Había que impedir la culminación del proyecto de los Estados Unidos de Europa.
Los británicos, desde el minuto uno, se pusieron trabajar en esa
dirección. A trazar una política de contrapesos en Europa que impidiera que la
alianza franco-alemana cumpliera sus objetivos. Ya vimos como la llegada a
“Downing Street” de Margaret Thatcher en 1979 elevó la tensión con sus socios
más europeístas en la década de los 80, con Jacques Delors en la presidencia de
la Comisión Europea, François Mitterrand en la francesa, Felipe González en la
española y Helmut Kohl en la cancillería alemana.
El hundimiento del bloque oriental, la disolución del COMECON y
del Pacto de Varsovia, la caída del Muro de Berlín, la reunificación alemana y
las guerras yugoslavas, hechos que tuvieron lugar -casi todos- en la década de
los 90 del siglo XX, cambiaron por completo el paisaje europeo y las reglas del
juego.
Las ampliaciones hacia el este de la Unión Europea, ya en el
siglo XXI, incorporaron a la misma a 13 países, 11 de ellos procedentes de la
antigua Europa comunista, que tenían entre todos más de 150 millones de
habitantes. Fue un salto de gigante que cambió para siempre la naturaleza del proyecto europeo. La
Unión Europea de la segunda década del siglo XXI es un magma heterogéneo, donde
conviven visiones del mundo que son antagónicas entre sí. Europa ya no
converge, diverge. Por tanto el tiempo juega en su contra.
El Reino Unido, que entró en el club para dinamitar el proyecto,
considera que su presencia ya no es necesaria y se retira. Dentro quedan
fuerzas disgregadoras con suficiente entidad como para poder culminar ese
proceso. Los británicos, ahora, se dedicarán a preparar un escenario
alternativo con la ayuda de sus socios trasatlánticos. Se están construyendo
los proyectos geoestratégicos del siglo XXI.

OBJETIVO A:
Identifica en los registros cada línea que contenga la palabra "railing" y cópiala.

DATOS BRUTOS:
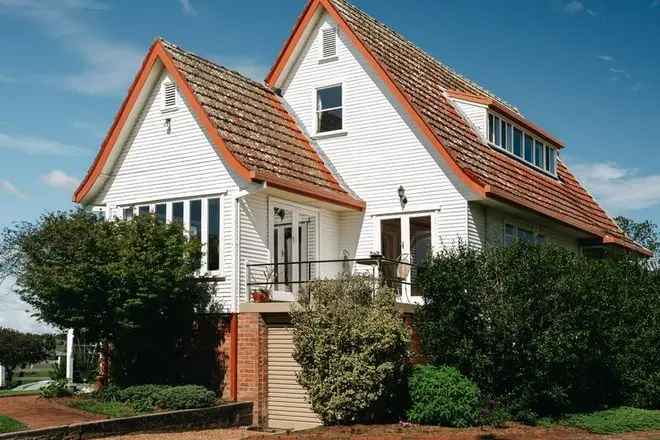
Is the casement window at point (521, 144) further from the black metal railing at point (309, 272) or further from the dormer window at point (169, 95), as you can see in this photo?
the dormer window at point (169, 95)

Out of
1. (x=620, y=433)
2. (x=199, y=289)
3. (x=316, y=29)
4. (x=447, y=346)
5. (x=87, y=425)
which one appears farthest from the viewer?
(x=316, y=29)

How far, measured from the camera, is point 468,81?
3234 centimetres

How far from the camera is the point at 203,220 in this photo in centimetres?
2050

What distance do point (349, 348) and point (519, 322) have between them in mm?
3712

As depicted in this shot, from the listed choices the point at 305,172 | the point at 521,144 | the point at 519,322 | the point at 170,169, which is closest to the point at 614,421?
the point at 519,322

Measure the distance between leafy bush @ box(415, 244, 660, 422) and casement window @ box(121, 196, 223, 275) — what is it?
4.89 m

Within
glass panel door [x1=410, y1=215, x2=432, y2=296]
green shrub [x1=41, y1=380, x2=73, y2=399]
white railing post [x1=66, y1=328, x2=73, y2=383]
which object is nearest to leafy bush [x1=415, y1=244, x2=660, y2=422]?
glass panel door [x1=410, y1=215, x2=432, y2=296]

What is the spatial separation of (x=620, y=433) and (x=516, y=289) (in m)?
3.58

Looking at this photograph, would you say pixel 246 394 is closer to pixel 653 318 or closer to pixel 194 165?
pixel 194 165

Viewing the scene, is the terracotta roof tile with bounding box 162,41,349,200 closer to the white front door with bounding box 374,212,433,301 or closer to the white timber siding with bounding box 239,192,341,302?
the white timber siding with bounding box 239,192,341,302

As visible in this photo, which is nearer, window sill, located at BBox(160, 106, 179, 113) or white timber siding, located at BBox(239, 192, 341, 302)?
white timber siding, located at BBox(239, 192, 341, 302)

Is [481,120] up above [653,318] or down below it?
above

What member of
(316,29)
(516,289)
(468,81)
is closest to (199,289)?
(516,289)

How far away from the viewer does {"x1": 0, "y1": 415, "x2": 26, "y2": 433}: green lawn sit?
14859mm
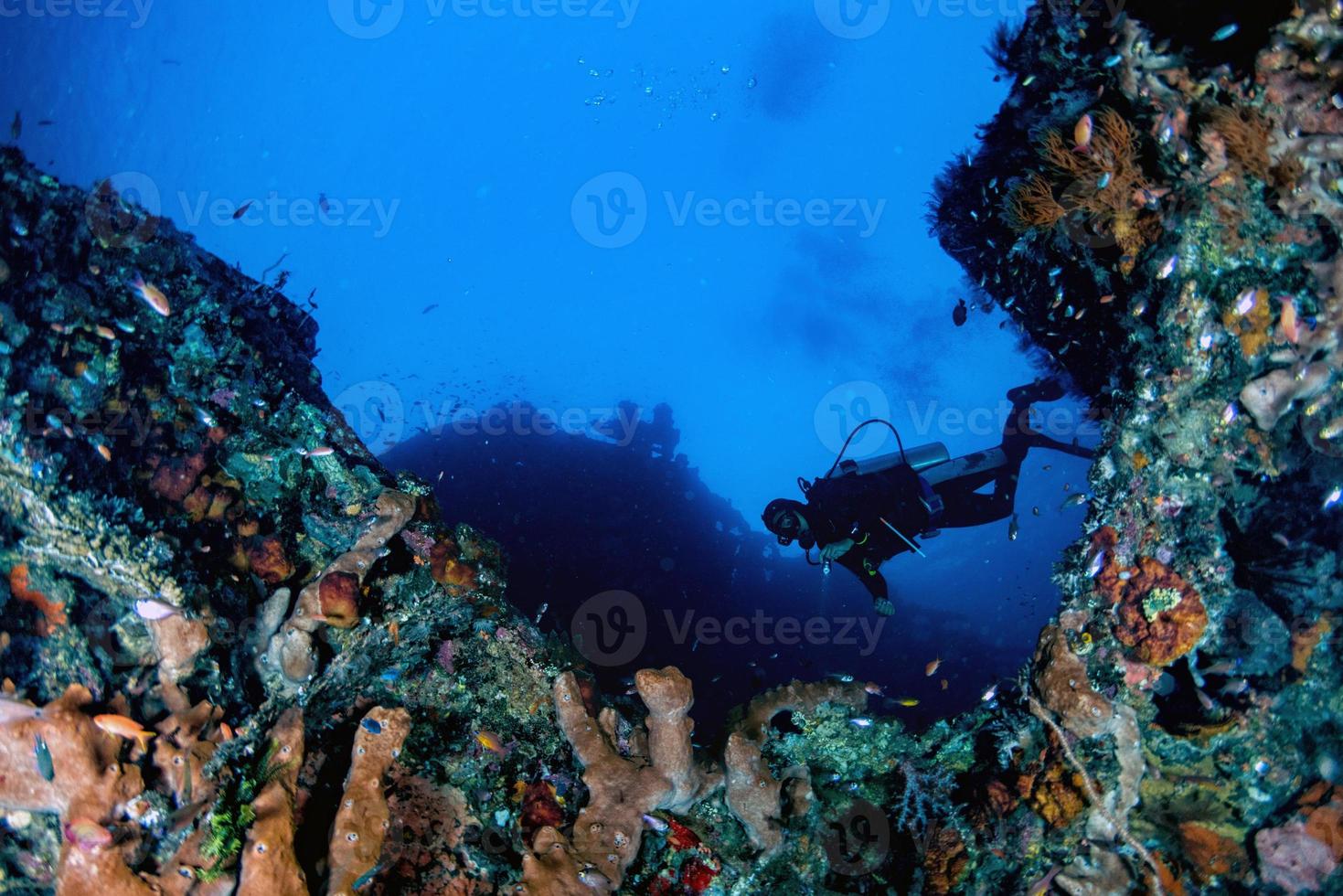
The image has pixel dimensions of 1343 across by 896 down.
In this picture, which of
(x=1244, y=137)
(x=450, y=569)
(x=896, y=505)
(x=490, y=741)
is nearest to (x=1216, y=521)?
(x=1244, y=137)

OBJETIVO B:
Según el fragmento, ¿cuántos países incorporaron a la Unión Europea las ampliaciones hacia el este?

RESULTADO A:
Is the casement window at point (521, 144) further from the black metal railing at point (309, 272) or further from the dormer window at point (169, 95), as you can see in this photo?
white railing post [x1=66, y1=328, x2=73, y2=383]

RESULTADO B:
Incorporaron 13 países, 11 de ellos procedentes de la antigua Europa comunista.